#### [What is needed]
Turn every line of the items below into a Markdown table with the columns Row and Line, numbering the rows and skipping blank lines. Leave the pictures out of the table.

#### [Provided records]

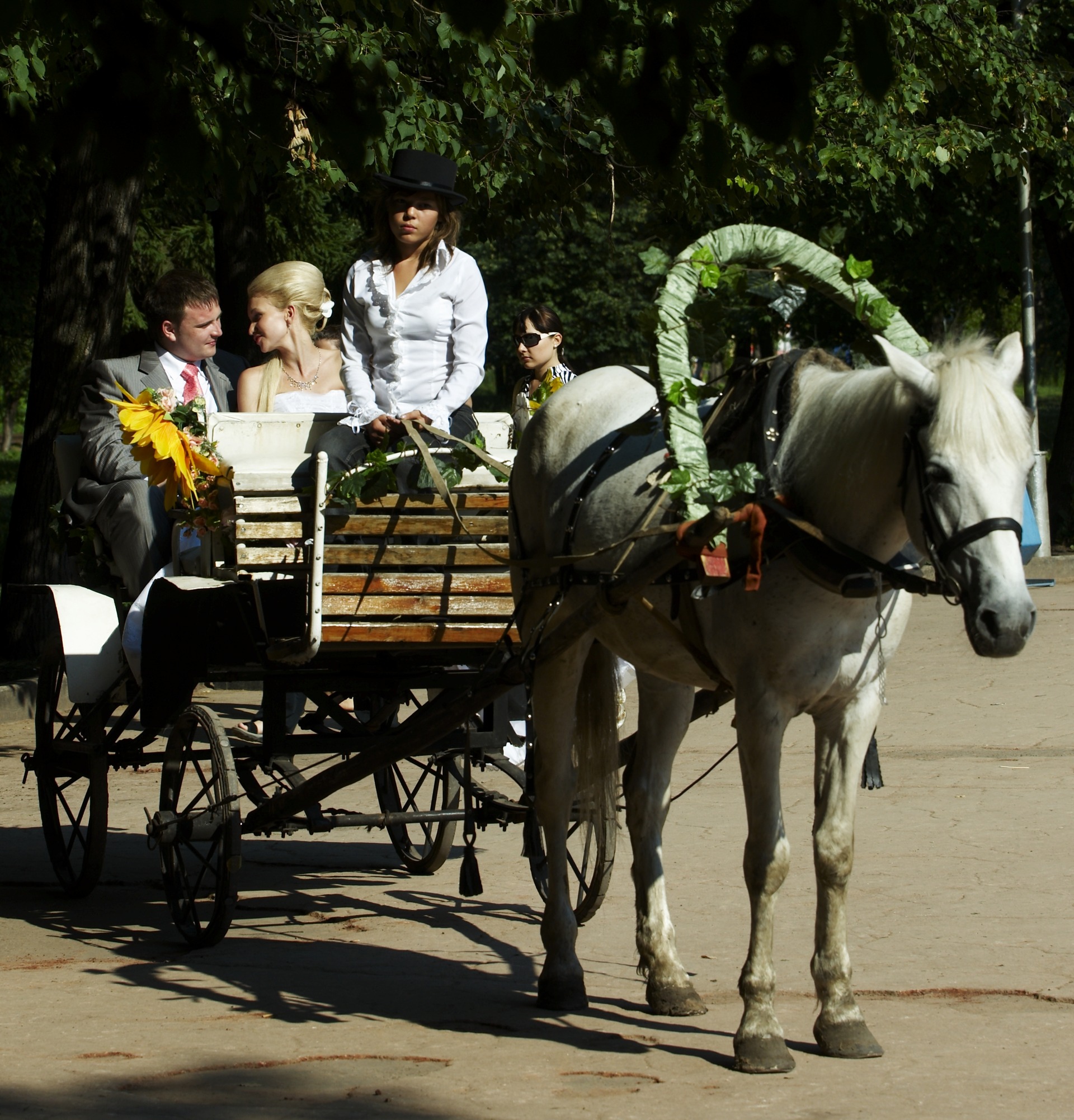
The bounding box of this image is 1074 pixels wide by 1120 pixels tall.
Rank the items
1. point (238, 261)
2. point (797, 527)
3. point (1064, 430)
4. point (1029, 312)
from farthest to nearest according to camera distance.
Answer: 1. point (1064, 430)
2. point (1029, 312)
3. point (238, 261)
4. point (797, 527)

#### [Completed task]
| Row | Line |
|---|---|
| 1 | The bounding box of this image is 1074 pixels wide by 1120 pixels tall. |
| 2 | Rank the items |
| 3 | 1. point (238, 261) |
| 4 | 2. point (797, 527) |
| 5 | 3. point (1064, 430) |
| 6 | 4. point (1029, 312) |
| 7 | from farthest to nearest according to camera distance. |
| 8 | Answer: 1. point (1064, 430) |
| 9 | 2. point (1029, 312) |
| 10 | 3. point (238, 261) |
| 11 | 4. point (797, 527) |